The matted hair the never made weekend bed, the watching morning break through thin
curtains, the seeing the searing sunup and simmering sundown without the sexy hint of
summer, in winter, it's a drag dawn to dusk,
Barely lifting lazy hunch over a bottle of wine at the edge of your bed. the defeat in the
morning that comes before we even punch in, the twirl of our wrist from one platform to the
the late eating, the constant eating, the munchies, the not eating, the diet, the chocolate, for
God's sakes, the chocolate. It's the restless nature of this individual, aimless. It's the artist
breaking pencils like dents in our fingers weren't formed from it, it's the not learning from
past brushstrokes - it's the not believing in the arch of the hand, the stiffness in the index, the
softness of the palm, the landing of the paint, it's the not having a point they begin to end.
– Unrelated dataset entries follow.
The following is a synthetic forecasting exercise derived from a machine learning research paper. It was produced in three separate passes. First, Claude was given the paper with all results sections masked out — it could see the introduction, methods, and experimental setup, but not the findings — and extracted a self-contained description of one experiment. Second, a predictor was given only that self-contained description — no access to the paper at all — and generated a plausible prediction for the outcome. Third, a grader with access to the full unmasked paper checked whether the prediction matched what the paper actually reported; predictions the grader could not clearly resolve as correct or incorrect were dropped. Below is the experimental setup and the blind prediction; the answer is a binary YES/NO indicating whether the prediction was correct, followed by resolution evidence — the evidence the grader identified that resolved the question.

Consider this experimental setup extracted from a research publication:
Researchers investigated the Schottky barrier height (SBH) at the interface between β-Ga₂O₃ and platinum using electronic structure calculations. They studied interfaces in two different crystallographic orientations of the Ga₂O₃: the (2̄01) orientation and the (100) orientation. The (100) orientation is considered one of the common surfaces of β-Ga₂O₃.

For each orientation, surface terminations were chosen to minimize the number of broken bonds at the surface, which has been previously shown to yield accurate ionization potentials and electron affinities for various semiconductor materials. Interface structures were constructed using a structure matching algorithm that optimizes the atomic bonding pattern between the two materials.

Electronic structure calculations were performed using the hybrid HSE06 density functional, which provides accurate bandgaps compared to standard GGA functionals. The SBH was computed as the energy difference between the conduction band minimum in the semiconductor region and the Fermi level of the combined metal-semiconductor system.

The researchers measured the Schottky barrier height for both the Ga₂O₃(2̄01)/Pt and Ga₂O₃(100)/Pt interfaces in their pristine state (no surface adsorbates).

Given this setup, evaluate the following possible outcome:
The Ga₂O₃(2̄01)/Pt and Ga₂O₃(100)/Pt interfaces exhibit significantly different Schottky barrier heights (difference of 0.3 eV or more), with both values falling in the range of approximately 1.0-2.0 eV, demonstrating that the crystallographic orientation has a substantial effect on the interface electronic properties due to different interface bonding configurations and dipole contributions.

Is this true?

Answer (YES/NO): YES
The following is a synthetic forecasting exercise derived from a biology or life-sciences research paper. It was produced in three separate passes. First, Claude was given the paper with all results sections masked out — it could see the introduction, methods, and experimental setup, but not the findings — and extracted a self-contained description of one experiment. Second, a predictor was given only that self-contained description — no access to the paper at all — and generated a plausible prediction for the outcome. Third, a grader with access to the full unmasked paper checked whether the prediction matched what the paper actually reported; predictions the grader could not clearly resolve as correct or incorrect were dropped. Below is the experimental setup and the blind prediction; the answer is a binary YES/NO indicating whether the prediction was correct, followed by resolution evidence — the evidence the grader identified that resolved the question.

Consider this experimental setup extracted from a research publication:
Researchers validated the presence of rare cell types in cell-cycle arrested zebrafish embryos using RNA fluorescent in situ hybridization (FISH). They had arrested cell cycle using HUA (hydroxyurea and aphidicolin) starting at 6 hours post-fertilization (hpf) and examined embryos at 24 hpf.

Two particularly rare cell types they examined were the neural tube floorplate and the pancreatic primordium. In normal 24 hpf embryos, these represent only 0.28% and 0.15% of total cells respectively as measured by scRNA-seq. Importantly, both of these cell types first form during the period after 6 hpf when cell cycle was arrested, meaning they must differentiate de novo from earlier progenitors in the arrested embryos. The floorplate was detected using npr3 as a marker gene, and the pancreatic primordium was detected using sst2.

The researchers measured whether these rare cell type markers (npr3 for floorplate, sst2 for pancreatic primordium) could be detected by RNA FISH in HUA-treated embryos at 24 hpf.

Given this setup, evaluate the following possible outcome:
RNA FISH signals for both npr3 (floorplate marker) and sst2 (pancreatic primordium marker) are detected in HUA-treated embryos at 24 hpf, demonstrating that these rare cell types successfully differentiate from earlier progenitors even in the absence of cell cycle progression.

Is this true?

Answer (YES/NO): YES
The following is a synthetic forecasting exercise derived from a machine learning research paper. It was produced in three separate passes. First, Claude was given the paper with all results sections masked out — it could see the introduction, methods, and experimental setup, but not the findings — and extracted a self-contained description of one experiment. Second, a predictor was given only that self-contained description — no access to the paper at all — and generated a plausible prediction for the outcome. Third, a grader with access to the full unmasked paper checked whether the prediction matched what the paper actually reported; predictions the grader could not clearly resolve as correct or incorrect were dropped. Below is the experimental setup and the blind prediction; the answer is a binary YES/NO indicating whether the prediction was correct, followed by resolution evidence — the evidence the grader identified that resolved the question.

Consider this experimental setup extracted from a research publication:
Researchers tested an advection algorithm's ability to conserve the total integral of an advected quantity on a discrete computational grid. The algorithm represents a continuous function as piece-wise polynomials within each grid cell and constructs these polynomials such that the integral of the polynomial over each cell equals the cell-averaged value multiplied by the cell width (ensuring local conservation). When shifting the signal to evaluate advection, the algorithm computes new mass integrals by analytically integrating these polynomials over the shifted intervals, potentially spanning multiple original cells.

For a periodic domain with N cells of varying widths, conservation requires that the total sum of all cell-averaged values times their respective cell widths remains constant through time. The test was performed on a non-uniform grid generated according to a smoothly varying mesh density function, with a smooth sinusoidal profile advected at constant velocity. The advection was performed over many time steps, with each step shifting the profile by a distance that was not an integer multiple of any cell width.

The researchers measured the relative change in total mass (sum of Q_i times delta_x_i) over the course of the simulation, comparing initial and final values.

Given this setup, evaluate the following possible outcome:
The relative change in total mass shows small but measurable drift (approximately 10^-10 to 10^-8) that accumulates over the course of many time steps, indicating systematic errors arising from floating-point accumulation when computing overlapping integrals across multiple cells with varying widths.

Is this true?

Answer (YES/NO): NO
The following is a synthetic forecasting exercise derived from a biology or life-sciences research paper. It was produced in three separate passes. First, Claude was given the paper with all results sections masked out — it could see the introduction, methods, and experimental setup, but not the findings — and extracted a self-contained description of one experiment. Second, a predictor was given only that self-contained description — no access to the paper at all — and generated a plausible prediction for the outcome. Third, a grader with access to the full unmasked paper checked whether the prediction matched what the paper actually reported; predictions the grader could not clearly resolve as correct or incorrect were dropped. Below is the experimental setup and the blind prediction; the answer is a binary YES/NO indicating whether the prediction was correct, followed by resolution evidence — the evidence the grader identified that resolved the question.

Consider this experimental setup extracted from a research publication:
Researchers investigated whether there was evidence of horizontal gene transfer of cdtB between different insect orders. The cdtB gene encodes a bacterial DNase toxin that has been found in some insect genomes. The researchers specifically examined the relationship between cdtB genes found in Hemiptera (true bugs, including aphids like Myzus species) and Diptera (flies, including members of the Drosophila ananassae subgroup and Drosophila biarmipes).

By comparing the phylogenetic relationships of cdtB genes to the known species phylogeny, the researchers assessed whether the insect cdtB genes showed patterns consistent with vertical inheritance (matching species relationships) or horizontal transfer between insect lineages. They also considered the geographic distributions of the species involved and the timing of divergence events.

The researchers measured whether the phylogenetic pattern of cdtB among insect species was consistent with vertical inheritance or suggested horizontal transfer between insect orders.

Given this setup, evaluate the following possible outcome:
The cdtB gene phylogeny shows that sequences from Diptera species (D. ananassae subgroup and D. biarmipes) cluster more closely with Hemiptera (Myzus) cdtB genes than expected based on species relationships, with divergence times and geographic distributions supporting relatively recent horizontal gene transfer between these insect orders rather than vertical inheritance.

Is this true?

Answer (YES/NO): YES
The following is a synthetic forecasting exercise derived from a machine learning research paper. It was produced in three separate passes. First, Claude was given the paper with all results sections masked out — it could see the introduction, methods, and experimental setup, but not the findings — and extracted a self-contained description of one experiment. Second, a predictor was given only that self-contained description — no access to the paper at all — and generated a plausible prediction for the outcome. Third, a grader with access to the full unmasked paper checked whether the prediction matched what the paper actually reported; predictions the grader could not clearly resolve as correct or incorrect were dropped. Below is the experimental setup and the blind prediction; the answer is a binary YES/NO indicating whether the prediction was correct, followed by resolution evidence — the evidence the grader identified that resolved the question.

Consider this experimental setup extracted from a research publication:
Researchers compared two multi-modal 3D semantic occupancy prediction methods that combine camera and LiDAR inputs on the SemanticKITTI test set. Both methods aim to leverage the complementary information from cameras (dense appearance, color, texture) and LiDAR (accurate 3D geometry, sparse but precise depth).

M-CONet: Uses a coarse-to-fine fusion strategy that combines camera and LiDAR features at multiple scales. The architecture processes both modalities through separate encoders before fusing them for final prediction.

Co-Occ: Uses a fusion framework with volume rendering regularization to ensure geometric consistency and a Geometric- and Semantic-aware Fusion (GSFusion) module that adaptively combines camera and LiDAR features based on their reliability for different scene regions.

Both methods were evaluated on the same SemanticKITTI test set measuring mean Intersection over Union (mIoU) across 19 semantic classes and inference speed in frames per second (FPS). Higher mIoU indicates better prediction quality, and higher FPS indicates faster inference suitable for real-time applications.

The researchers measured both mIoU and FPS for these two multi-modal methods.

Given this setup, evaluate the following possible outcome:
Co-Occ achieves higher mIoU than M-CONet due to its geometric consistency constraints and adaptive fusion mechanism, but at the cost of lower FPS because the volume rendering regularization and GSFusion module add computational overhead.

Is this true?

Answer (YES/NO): YES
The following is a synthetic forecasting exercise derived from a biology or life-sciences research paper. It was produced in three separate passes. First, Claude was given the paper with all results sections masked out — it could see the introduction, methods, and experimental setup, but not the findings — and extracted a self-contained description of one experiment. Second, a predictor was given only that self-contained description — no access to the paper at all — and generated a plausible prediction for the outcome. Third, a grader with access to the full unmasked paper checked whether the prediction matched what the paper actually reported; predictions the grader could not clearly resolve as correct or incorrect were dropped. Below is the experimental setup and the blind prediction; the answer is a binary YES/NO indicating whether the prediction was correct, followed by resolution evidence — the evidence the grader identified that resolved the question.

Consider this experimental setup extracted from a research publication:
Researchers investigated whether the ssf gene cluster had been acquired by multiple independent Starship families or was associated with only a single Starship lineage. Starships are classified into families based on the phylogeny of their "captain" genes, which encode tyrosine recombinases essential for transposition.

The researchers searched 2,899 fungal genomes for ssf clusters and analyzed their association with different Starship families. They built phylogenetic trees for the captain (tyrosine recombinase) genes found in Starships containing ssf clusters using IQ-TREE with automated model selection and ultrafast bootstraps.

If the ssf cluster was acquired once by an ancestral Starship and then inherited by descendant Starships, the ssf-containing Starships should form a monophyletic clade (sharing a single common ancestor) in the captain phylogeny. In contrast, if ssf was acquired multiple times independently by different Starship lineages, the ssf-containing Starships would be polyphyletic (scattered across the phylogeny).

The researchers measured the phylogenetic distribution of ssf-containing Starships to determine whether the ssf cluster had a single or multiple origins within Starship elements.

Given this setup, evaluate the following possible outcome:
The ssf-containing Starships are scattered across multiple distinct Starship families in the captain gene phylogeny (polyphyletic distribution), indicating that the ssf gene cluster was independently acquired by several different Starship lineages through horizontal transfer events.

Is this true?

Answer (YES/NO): YES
It's
the not having much to be exhausted by.
But for the honour of the pen, to lay some truth on the mic, we're honestly not scared. We're
not scared of the absence of light in our eyes. Just fearful of how attractive the dark is, how
our pupils can scan it like a home, moving around furnished thoughts. Don't worry about the
springs in our steps, or our toes cutting edge, we know, at least, how boxes work.
We are relearning it's scale in whatever note it pitches in Black.
And my, my, we darken comfortably.
So, exhausted, here we rest.
Like a wolf yet to return from resurrecting power.